Required action: In the following listing, find the lines containing "United" and report them.

━━━ Records for processing

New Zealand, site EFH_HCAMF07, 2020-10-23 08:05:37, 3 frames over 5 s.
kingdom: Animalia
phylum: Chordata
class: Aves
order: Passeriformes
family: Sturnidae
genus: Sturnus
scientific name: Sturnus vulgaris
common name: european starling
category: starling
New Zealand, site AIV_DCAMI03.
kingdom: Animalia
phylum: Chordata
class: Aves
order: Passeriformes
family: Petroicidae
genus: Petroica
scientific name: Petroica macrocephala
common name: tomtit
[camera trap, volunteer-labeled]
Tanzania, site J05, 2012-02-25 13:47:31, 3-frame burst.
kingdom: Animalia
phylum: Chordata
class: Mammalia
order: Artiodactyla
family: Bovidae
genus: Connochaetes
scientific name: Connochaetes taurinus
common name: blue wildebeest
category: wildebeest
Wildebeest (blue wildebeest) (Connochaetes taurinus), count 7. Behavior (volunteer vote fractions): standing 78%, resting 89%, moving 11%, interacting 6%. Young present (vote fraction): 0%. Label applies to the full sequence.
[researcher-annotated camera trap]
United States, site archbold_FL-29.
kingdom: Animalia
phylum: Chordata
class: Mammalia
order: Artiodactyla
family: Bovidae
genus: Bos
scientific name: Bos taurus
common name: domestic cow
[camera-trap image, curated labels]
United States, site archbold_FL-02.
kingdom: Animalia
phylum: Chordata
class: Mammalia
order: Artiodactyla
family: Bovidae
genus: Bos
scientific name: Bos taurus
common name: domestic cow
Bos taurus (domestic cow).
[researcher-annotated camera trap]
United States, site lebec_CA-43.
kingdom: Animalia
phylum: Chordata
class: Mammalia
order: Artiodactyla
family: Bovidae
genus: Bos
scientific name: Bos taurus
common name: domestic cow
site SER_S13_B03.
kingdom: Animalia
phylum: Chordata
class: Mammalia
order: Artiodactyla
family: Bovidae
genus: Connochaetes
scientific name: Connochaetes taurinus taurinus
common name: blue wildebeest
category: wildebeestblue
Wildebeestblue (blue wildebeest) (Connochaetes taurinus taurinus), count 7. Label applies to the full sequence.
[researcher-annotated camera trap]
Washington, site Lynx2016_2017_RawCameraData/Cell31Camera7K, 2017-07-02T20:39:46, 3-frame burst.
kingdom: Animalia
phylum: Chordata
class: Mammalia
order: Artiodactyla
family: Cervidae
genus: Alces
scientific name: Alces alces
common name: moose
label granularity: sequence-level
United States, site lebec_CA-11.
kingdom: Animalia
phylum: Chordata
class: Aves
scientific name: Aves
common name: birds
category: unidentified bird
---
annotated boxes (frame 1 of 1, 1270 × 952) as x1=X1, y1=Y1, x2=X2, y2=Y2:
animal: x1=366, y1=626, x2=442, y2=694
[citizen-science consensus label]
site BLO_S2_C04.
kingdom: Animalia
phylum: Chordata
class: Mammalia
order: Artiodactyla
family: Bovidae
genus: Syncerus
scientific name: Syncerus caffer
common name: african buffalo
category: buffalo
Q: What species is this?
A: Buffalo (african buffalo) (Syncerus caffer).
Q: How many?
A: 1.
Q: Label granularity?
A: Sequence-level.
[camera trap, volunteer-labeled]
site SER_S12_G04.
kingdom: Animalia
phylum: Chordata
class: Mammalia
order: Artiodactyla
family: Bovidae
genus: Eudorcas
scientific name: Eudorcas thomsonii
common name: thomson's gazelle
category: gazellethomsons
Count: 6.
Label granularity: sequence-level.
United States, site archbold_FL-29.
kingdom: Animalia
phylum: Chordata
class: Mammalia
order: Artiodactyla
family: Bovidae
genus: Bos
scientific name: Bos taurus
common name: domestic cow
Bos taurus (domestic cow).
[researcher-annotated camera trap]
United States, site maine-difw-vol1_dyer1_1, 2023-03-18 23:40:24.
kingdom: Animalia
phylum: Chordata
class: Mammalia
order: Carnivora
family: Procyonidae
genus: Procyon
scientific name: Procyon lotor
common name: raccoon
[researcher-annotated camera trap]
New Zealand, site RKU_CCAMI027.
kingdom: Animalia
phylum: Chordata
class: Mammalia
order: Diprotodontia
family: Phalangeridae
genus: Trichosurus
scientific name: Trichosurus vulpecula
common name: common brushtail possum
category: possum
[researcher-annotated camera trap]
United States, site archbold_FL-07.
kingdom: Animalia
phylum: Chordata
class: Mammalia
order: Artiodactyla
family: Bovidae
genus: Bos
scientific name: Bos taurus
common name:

━━━━━━

Expected answer:
United States, site archbold_FL-29.
United States, site archbold_FL-02.
United States, site lebec_CA-43.
United States, site lebec_CA-11.
United States, site archbold_FL-29.
United States, site maine-difw-vol1_dyer1_1, 2023-03-18 23:40:24.
United States, site archbold_FL-07.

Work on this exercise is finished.